Duties to the homeless
Newham LBC v Khatun [2004] EWCA Civ 55; Porteous v West Dorset DC [2004] EWCA Civ 244
Two recent Court of Appeal decisions have considered significant issues under part 7 of the Housing Act 1996.
The Court of Appeal considered the authority's policy of requiring applicants to accept or refuse accommodation offered to them under section 193(2) of the 1996 Act without being given an opportunity first to view the property.
It was held that nothing in the Act itself afforded an applicant the right to view the property.
However, the authority's policy did represent a departure from paragraph 9.12 of the code of guidance, which recommends that applicants be given a reasonable time for considering offers of accommodation.
That departure was justified because of the authority's goal of ensuring that applicants were moved out of interim accommodation as soon as possible.
The Court of Appeal went on to hold that there was nothing disproportionate in the authority's policy, given that applicants had the right to accept accommo-dation but request a review of its suitability, and that the authority operated the policy flexibly.
The Court of Appeal decided a separate issue, namely whether the Unfair Contract Terms in Consumer Contracts Regulations 1999 SI 1999/2083 apply to tenancy agreements for accommodation provided under part 7.
It was held that the regulations can apply to contracts relating to land, a conclusion that has far-reaching consequences for all landlords.

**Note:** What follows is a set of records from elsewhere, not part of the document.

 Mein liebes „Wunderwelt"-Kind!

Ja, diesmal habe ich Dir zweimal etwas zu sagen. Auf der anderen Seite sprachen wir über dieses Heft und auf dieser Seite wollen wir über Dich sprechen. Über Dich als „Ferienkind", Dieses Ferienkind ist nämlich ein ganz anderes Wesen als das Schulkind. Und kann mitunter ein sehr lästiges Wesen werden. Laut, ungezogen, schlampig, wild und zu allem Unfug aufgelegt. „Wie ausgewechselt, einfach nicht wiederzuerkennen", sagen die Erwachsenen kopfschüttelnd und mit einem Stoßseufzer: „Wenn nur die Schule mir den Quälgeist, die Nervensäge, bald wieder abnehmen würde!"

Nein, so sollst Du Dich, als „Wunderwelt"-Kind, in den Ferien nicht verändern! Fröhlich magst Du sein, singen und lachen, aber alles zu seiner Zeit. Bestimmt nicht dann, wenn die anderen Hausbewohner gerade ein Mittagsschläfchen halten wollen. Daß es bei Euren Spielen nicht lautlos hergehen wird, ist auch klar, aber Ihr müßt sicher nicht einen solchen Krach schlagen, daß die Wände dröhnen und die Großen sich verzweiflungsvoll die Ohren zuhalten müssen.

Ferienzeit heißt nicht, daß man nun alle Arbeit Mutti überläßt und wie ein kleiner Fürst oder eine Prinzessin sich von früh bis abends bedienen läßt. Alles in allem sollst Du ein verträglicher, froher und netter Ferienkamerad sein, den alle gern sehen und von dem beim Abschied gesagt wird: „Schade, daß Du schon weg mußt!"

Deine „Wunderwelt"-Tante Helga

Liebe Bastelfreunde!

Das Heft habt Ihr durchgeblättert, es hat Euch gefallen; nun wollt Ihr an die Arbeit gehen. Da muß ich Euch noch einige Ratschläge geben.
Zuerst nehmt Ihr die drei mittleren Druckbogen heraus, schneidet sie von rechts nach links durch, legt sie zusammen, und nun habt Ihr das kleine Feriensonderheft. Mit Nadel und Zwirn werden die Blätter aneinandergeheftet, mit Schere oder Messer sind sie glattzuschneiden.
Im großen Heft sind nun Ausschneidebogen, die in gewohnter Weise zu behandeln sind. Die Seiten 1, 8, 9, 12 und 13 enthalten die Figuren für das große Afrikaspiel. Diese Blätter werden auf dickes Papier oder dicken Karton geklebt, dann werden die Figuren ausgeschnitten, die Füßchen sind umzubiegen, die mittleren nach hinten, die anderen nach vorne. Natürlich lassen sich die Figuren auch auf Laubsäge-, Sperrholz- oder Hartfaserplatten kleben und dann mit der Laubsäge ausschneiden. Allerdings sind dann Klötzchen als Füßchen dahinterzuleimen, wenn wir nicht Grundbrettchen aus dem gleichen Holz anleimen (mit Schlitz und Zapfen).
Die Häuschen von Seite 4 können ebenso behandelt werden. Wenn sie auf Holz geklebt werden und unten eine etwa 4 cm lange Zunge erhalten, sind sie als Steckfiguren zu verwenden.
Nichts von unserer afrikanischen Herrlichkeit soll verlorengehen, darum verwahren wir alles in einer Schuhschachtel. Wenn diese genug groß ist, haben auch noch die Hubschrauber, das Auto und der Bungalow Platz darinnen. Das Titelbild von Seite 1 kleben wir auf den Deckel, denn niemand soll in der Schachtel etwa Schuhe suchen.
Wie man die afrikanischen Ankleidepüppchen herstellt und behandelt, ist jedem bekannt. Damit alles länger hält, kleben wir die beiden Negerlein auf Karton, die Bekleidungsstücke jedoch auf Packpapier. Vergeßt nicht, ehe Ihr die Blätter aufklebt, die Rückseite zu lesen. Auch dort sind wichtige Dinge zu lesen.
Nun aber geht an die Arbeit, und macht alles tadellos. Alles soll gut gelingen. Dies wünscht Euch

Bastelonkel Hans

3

Furthermore, there was no reason why local authorities should be exempt from the regulations.
In the context of part 7 accommodation, there was a supplier/consumer relationship between the parties with the consequence that the regulations applied.
The Court of Appeal considered when an authority may reopen a decision which is favourable to an applicant.
On return from living in Germany, the applicant applied to the authority as a homeless person.
Prior to moving to Germany, she had been the tenant of another authority but she believed that tenancy had been transferred into her sister's name.
In fact, the transfer had not taken place and she remained the tenant.
The authority's inquiries did not reveal the existence of the tenancy and it decided that it owed her a full housing duty under section 193(2).
On discovering the tenancy, the authority revoked its decision and issued a fresh decision that the applicant was not homeless.
The applicant contended that the authority had no power to do so.
In R v Southwark LBC ex parte Dagou (1995) 28 HLR 72, QBD, it had been held that authorities only had the power to revisit favourable decisions where the applicant had been fraudulent.
However, in Crawley BC v B (2000) 32 HLR 636, CA Lord Justice Buxton suggested there were other circumstances in which decisions can be reopened.
In Porteous, the Court of Appeal concluded that an authority is entitled to revisit and change a decision as to what duty it owes under part 7 if, as in this case, that decision results from a fundamental mistake.
However, the Court did not give more general guidance as to when decisions may be reopened but acknowledged that while a decision may be reopened because of ignorance of matters prevailing at the time of the decision, it did not necessarily follow that changes in circumstances after the decision would justify such a action.